Properties of H^+-ATPase and cloning of its gene from ruminal bacteria

• Project/Area Number: 08660351
• Research Category: Grant-in-Aid for Scientific Research (C)
• Allocation Type: Single-year Grants
• Section: 一般
• Research Field: Applied animal science
• Research Institution: Meiji University
• Principal Investigator: HINO Tsuneo Meiji University, Department of agriculture, Professor, 農学部, 教授 (50012050)
• Project Period (FY): 1996 – 1997
• Project Status: Completed (Fiscal Year 1997)
• Budget Amount: ¥700,000 (Direct Cost: ¥700,000); Fiscal Year 1997: ¥700,000 (Direct Cost: ¥700,000)

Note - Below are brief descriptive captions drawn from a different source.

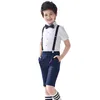 Set di abbigliamento Summer Kids Clothes Boys Shirt Scherma blu scuro Short a quadri per matrimonio /performance /compleanno Abito per adolescenti 4-17y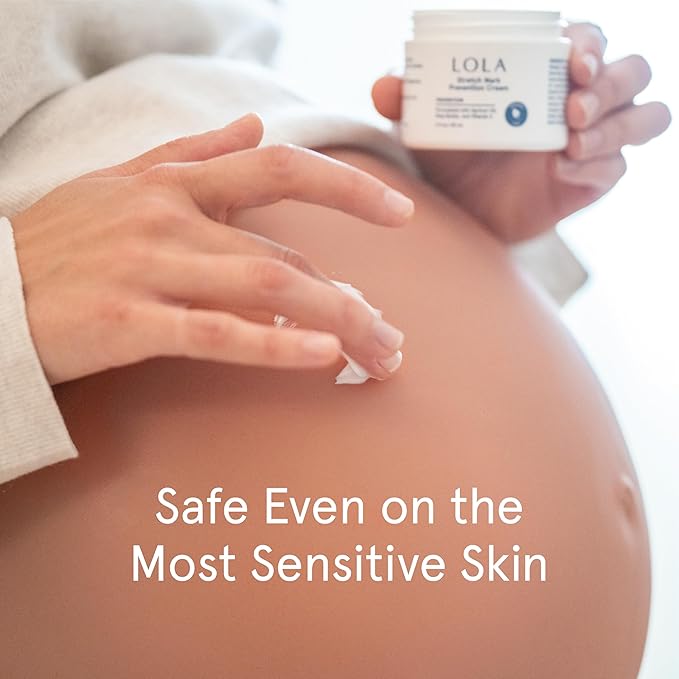 LOLA Stretch Mark Prevention Cream with Hydrating Body Oil for Skin Elasticity - Gentle Hypoallergenic Maternity Self Care Formula - Cocoa Butter Scar Cream & Collagen Support - 4 Fl Oz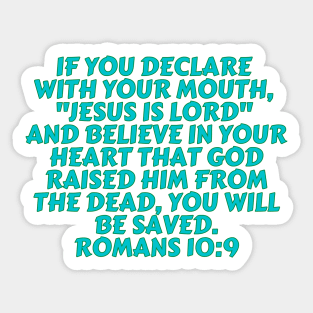 Bible Verse Romans 10:9 Sticker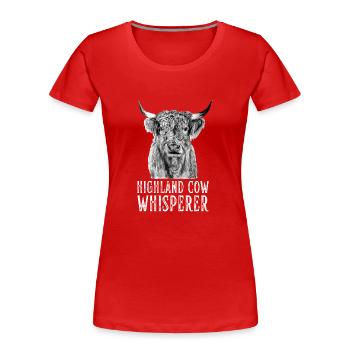 Highland Cow Breeder Scottish Cattle Hairy Cow - Women's Premium Organic T-Shirt - red - Front - Mia (176cm)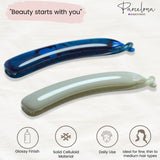 Parcelona French Small 3 ¾” Celluloid Set of 2 Banana Hair Clips for Women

• Keywords: ruminal bacteria / H^+-ATPase gene / atp-mRNA / ルーメン微生物 / 低pH耐性 / H+^+-ATPase / unc遺伝子

Research Abstract

A gene encoding H^+-ATPase of ruminal bacteria, Ruminococcus albus and Streptococcus bovis, was cloned and the entire operon (atp) was sequenced by the inverse PCR method. The atp operon of S.bovis was found to be approximately 6.5 kbp, which consisted of atp E (c-subunit), B (a), F (b), H (delta), A (alpha), G (gamma), D (beta), and C (epsilon) in this order. In the atp operon of R.albus, the order of atp E and B was inversed, and in addition assumed atp I (i) was included. The open reading frame was approximately 7 kbp.

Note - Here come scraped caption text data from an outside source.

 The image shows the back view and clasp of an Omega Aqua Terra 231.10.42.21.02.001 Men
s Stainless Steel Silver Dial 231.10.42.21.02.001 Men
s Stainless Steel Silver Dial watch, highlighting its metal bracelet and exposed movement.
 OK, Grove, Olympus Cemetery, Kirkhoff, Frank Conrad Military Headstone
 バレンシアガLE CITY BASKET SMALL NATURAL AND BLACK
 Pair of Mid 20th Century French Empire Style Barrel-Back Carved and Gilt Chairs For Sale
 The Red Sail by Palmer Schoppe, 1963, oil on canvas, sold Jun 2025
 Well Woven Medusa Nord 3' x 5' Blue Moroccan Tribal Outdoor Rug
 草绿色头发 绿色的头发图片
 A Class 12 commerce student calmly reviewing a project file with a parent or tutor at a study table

Primer extension analysis was conducted for the atp operon of S.bovis with the result indicating the presence of three different species of atp-mRNA.The proportion of each mRNA species was different in S.bovis cells grown at pH 4.7 compared to those grown at pH 7.0. This suggests that the synthesis of H^+-ATPase is regulated at the transcriptional or post-transcriptional level.